When I was in Paris, I bought a used copy of the massively impressive encyclopedia of cheese, by Pierre Androuët. Androuët’s name alone would be enough to make me buy the book, as the man is known as the “unchallenged ambassador of French cheese,” but it is also chock full of info on cheeses that I have had difficulty finding information about on the INTERNET. It’s a goldmine, a great present, and I intend to use it well in the new year.
Not that I need a goldmine this week, because Pont L’évêque is so common in France that it merits nearly two full columns of commentary from Mr. Androuët.
Pont L’évêque, cow cheese.
Made by: Unmarked.
Hails from: Traditionally made in the areas of Calvados, Eure, Manche, Mayenne and Seine-Maritime. Translation: northwest France, in Normandy.

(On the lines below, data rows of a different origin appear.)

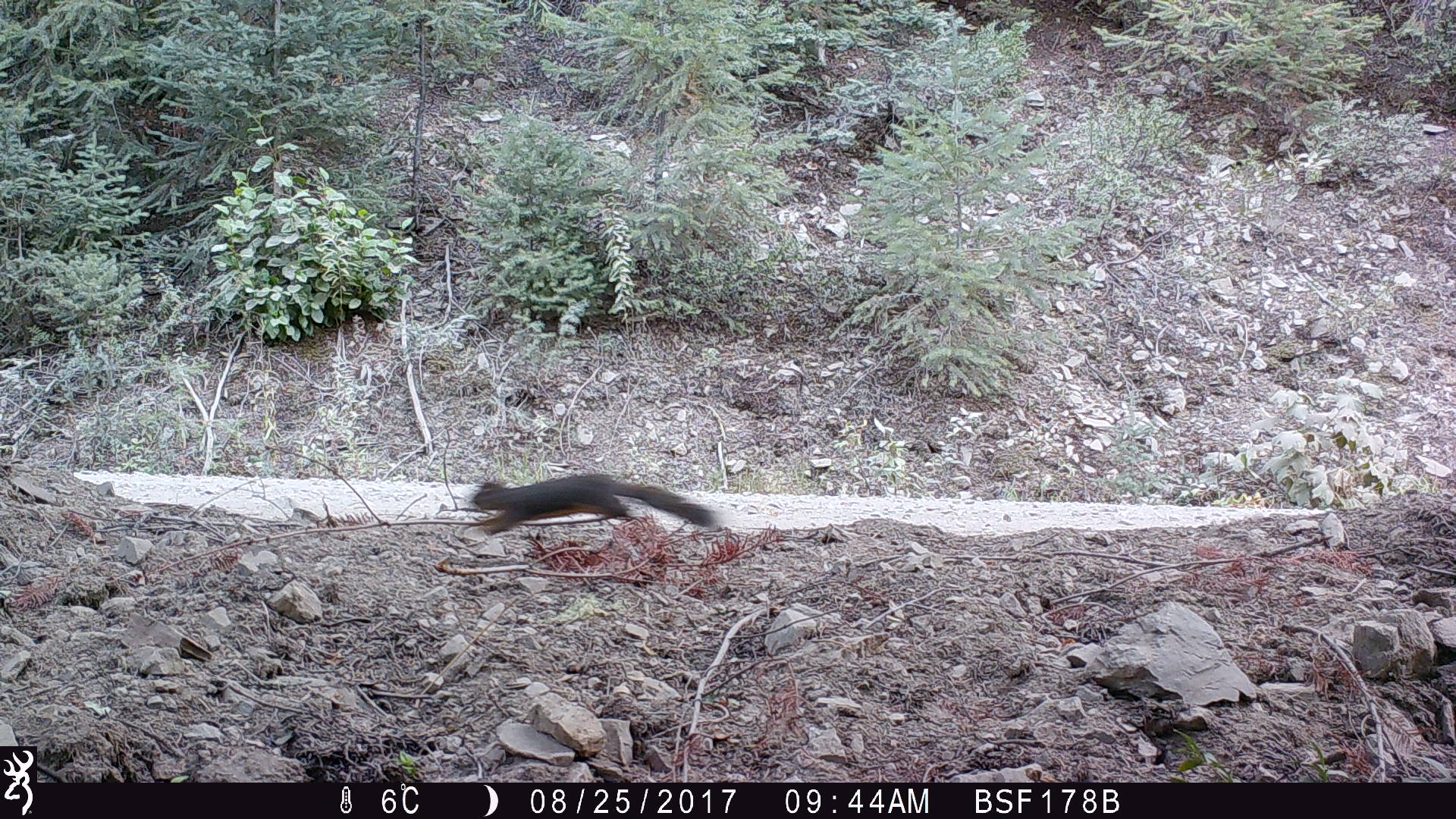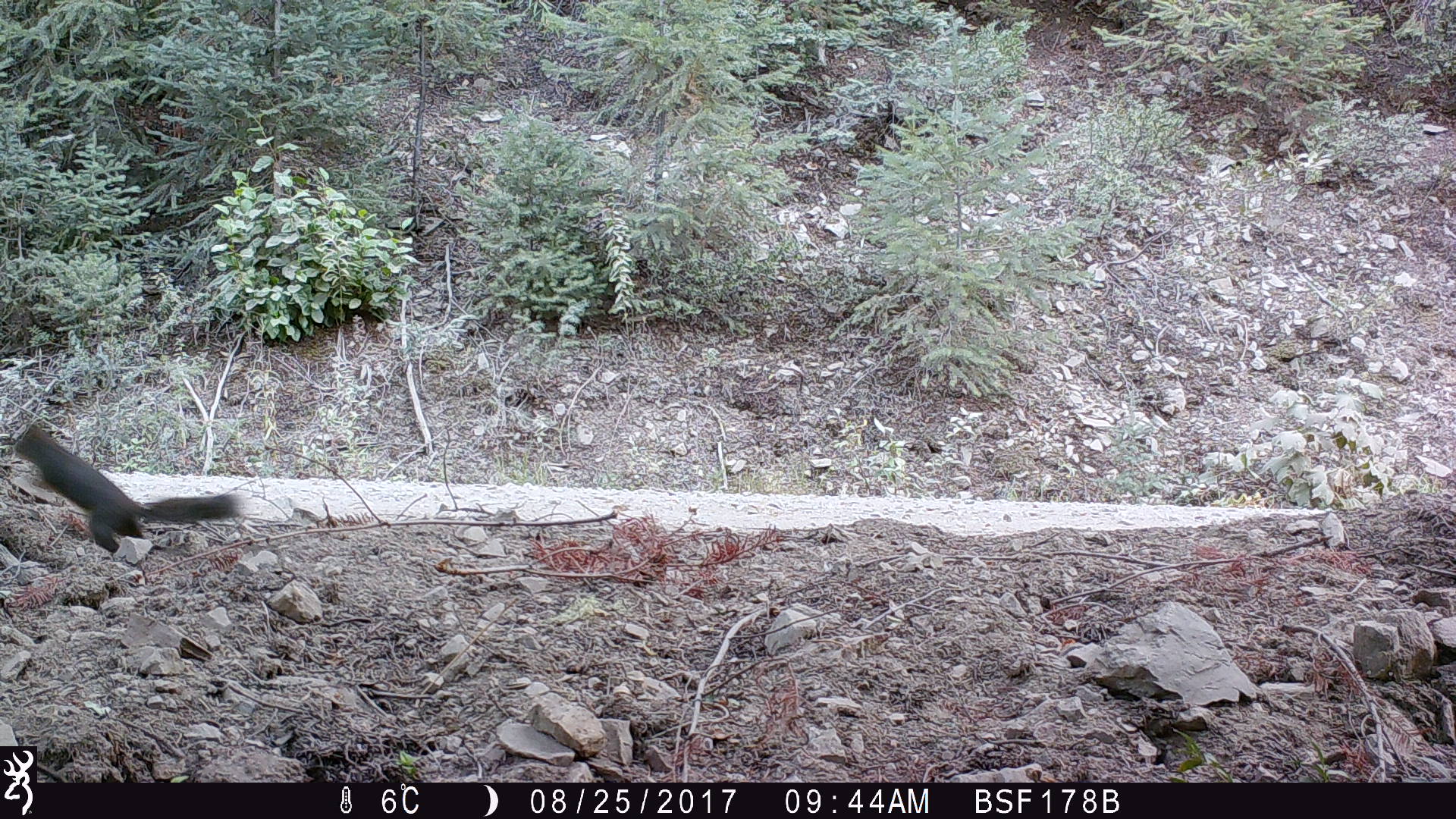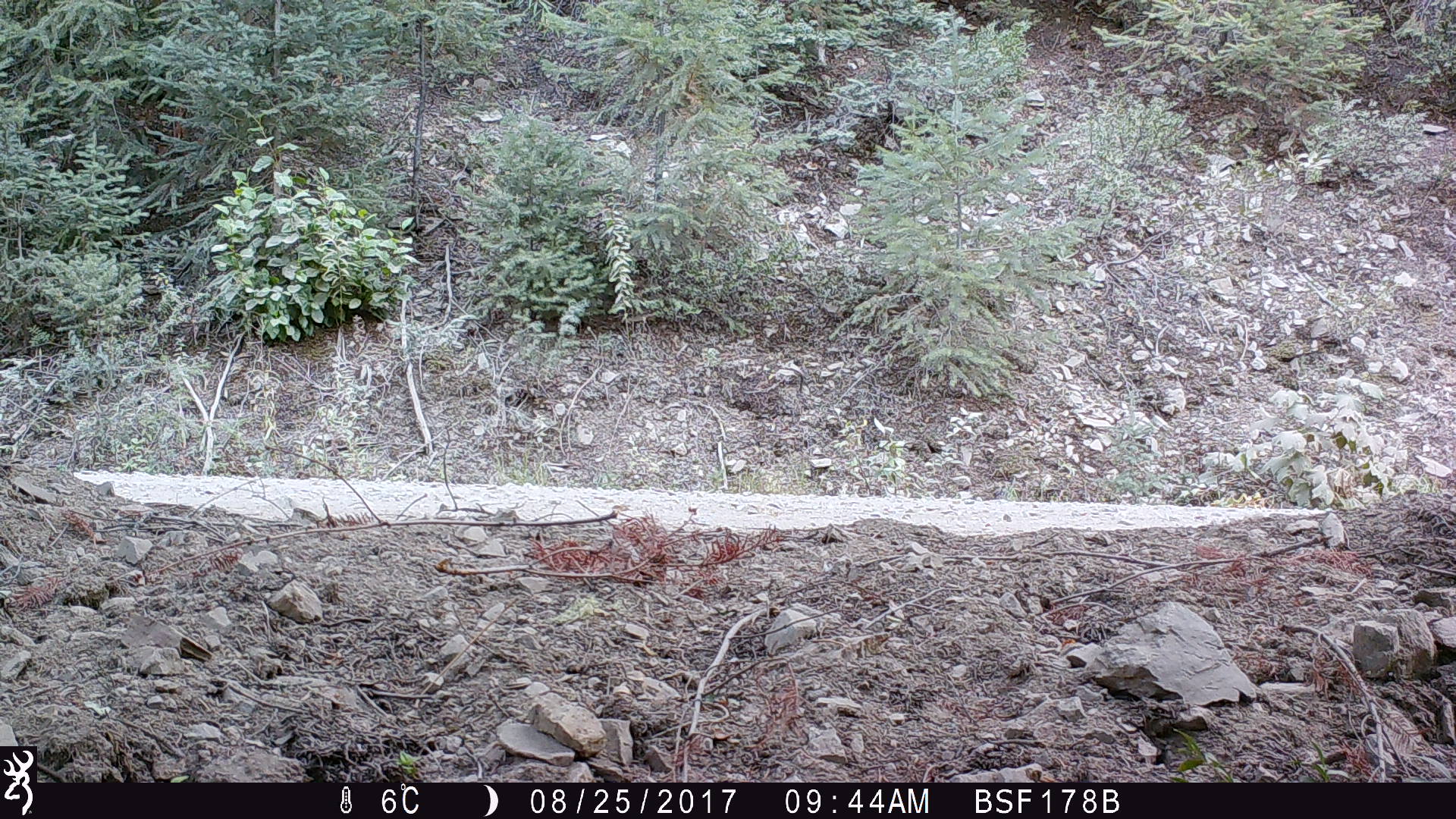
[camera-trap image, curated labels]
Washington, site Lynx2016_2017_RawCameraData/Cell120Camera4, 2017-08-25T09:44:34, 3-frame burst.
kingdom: Animalia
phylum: Chordata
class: Mammalia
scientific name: Mammalia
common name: small mammal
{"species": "small mammal (Mammalia)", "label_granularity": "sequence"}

Background: This cheese has been made since the 1500s, but only became legitimate AOC (local, protected nametag) in 1972. It’s a soft, washed cheese and smooth and gooey on the inside. Expect a pungent flavor, though not anywhere near as action-packed as Munster, and a little bit of an earthy, salty taste. It’s also square and has a very particular method for cutting, which makes me laugh.
Can I eat the rind? Yes. Go for it!
Serve it: We enjoyed it as an after-dinner treat, but if you’re not slowly being consumed by strange French eating habits, use it for dressing a salad or as a way to spice up your “brie toast” recipe. It would be great with a sandwich made with fruit or fruit sauces, as well.